Aim: Reproduce verbatim every line from the one that includes "What measure of" to the closing line of the entries; omit everything before it.

++++ Data for this task

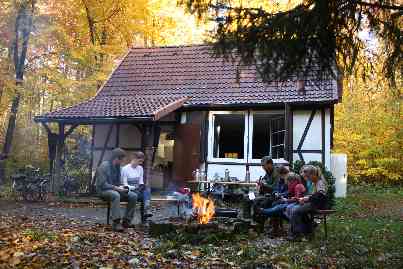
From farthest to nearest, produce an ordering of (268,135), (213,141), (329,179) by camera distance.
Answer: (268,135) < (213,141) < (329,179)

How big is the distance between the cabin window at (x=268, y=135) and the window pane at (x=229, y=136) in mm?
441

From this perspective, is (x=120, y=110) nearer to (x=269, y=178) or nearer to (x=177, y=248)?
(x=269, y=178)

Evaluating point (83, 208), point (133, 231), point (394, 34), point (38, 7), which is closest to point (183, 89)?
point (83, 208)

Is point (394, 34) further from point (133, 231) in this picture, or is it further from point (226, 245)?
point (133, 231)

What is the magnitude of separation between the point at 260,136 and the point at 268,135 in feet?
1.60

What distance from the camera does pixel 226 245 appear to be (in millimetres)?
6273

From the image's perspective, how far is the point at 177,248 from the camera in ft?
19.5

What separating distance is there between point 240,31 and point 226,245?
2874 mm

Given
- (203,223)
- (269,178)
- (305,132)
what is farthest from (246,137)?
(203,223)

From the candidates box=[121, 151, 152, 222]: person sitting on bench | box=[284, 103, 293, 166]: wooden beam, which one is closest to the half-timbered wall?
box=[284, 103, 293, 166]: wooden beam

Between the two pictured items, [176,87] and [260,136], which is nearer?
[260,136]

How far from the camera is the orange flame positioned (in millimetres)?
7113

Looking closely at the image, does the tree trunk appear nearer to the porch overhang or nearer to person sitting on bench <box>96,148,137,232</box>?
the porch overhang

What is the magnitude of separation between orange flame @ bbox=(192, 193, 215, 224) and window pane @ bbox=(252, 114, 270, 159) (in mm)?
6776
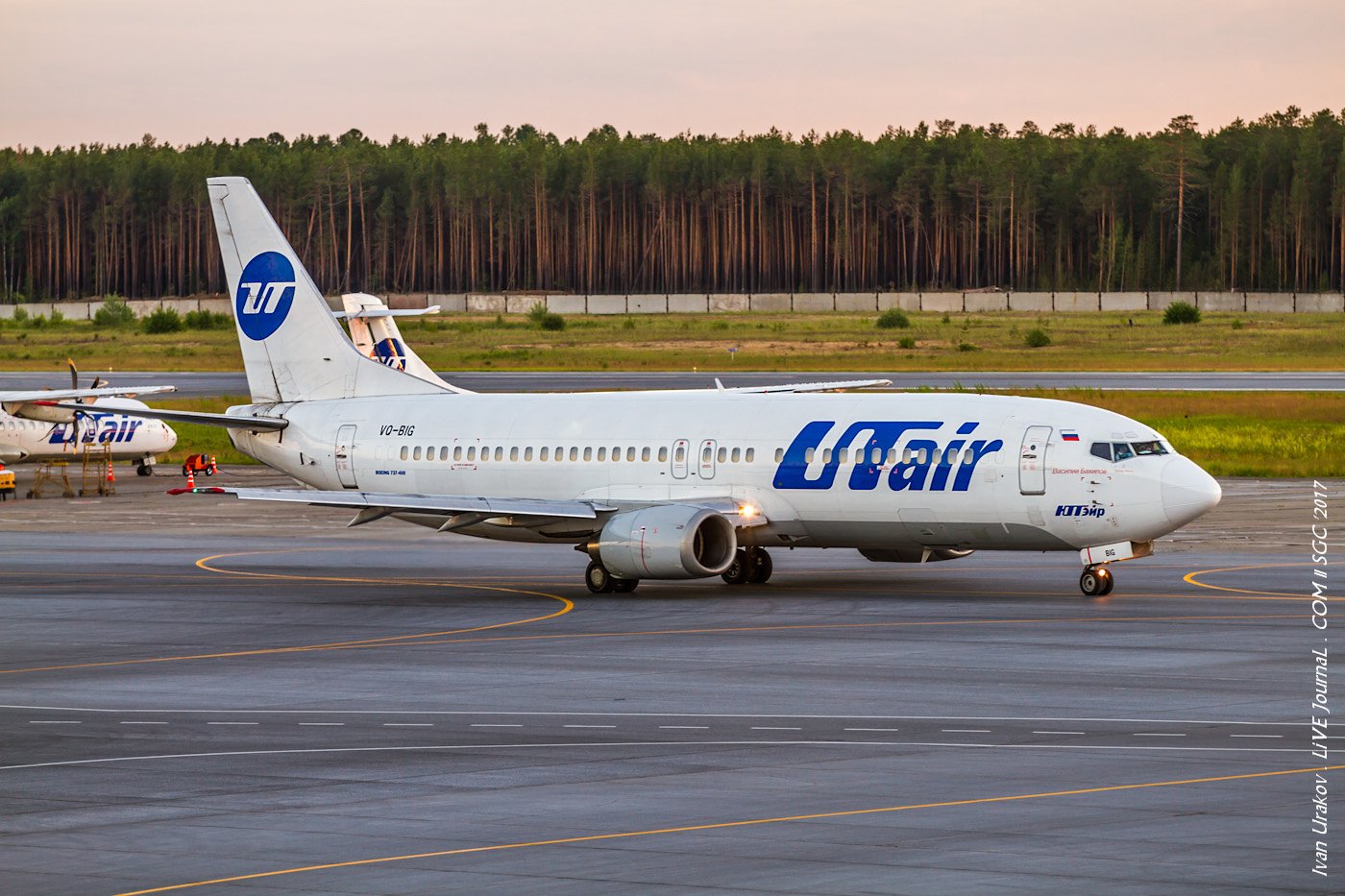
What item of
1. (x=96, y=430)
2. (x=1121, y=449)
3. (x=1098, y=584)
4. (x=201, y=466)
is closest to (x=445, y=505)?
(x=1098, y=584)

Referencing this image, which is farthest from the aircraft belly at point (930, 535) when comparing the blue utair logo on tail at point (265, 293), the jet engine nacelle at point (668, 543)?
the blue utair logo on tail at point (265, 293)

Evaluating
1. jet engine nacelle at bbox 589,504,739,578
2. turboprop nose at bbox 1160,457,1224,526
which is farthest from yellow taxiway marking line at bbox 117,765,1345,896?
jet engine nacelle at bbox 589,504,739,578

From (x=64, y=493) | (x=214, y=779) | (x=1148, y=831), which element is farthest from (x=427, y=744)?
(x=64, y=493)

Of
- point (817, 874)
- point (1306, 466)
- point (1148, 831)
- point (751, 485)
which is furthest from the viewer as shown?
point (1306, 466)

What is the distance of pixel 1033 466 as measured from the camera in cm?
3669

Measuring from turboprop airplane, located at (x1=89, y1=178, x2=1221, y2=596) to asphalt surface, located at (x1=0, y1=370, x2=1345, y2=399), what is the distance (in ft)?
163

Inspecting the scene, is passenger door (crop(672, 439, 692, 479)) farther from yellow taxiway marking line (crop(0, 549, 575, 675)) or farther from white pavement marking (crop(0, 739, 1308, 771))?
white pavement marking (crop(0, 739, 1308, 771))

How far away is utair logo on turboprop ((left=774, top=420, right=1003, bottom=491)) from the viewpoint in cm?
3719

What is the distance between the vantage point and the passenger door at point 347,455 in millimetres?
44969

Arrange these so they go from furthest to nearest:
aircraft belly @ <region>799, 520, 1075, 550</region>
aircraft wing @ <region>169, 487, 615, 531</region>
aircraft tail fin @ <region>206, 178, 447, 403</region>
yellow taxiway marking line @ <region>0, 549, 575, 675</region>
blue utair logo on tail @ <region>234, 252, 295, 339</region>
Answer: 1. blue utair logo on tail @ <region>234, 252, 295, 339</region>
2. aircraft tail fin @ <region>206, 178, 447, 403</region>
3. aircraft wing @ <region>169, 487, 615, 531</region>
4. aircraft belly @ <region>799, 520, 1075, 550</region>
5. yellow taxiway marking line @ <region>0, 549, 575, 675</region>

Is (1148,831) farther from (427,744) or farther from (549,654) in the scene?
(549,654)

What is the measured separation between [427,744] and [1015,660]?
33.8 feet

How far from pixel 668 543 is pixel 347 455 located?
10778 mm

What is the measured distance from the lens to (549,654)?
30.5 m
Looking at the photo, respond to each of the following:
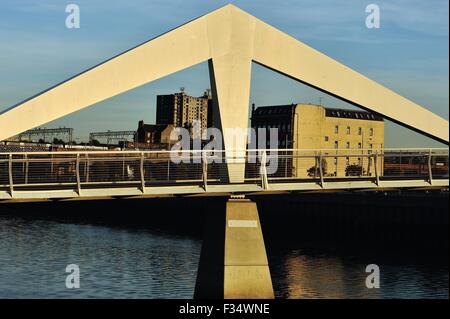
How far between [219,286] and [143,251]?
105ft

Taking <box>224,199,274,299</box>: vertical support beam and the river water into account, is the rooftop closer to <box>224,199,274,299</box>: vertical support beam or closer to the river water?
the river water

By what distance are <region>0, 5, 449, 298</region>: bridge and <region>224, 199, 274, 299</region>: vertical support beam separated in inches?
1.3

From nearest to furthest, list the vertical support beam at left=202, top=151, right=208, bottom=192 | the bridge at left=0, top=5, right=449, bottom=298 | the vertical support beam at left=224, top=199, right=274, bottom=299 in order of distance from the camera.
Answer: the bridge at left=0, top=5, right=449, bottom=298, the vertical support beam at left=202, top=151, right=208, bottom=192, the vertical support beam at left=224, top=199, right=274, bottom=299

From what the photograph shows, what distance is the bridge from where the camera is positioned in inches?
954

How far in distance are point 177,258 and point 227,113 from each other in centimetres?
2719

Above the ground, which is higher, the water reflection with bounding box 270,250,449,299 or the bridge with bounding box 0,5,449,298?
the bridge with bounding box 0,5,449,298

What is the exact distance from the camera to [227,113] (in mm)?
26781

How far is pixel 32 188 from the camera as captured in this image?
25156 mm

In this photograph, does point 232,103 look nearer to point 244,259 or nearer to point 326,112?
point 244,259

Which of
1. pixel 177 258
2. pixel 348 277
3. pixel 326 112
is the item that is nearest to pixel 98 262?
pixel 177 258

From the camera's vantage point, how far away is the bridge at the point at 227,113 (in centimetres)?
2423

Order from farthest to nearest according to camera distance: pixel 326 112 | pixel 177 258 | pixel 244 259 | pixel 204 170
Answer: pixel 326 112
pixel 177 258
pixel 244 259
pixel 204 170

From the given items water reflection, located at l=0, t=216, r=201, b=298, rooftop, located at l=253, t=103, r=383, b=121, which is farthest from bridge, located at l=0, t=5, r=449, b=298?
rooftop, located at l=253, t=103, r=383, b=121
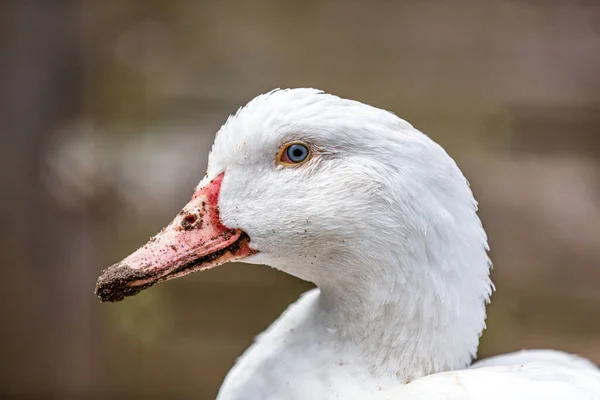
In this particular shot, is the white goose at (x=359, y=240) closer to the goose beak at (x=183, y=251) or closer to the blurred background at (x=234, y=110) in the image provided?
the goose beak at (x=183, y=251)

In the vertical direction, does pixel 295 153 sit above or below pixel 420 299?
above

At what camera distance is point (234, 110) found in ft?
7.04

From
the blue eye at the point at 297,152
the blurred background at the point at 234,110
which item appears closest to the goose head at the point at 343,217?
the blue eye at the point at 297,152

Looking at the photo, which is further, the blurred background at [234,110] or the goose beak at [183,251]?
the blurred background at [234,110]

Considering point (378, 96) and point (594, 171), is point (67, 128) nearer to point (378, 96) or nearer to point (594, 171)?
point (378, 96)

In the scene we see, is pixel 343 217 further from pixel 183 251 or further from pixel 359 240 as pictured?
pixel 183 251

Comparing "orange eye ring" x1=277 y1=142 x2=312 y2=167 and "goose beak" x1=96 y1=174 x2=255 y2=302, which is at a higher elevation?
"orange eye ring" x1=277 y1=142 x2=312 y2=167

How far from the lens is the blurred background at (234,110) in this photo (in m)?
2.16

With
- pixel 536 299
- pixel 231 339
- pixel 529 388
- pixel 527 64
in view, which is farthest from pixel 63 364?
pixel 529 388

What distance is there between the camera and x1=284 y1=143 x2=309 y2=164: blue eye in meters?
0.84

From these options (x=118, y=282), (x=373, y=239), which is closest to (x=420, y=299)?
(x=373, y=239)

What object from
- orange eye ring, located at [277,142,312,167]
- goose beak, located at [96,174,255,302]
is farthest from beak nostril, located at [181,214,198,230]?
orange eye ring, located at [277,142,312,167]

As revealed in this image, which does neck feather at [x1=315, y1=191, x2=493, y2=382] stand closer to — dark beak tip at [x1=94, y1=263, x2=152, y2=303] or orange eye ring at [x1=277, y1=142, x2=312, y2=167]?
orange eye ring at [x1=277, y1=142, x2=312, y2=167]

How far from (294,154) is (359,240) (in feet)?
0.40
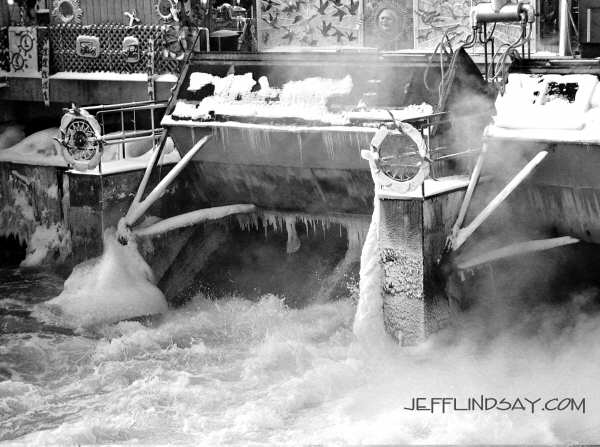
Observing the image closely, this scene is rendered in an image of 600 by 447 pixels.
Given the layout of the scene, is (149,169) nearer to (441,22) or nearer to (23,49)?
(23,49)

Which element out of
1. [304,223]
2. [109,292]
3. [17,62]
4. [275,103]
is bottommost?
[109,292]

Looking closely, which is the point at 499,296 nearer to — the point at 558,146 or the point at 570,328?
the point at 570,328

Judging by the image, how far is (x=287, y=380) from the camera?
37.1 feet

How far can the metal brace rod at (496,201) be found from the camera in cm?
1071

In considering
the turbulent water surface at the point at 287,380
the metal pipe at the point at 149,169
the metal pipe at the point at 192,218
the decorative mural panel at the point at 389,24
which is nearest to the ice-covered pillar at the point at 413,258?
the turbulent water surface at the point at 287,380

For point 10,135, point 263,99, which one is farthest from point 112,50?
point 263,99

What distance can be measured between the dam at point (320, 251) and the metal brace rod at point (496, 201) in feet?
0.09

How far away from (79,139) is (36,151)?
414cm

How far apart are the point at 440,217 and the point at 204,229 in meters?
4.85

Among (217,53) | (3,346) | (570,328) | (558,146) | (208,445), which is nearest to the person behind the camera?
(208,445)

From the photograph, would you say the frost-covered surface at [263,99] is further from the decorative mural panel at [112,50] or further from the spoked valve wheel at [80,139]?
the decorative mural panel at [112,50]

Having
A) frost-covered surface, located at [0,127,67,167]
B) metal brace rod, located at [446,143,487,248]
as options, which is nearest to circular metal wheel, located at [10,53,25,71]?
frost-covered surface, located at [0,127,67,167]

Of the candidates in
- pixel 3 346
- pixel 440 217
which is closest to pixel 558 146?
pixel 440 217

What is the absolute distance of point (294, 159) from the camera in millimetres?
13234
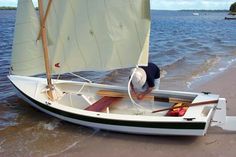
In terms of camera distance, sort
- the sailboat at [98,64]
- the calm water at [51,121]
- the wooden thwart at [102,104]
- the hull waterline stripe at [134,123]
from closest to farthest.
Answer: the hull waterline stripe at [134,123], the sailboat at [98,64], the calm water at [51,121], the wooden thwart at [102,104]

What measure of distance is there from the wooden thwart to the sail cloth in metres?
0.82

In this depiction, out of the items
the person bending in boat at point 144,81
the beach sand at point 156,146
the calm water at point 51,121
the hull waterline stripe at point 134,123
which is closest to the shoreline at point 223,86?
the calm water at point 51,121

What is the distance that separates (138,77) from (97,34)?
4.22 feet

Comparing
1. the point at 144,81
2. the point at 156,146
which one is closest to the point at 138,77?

++++++++

Reply to the task:
What measure of distance is there from the wooden thwart to the sail cloth in metres?
0.82

In this depiction, out of the items
the person bending in boat at point 144,81
the beach sand at point 156,146
the calm water at point 51,121
the hull waterline stripe at point 134,123
which is closest to the shoreline at point 223,86?
the calm water at point 51,121

What is the distance that separates (138,77) from (97,34)?
4.22 feet

Comparing
1. the point at 144,81
2. the point at 156,146
which one is closest to the point at 138,77?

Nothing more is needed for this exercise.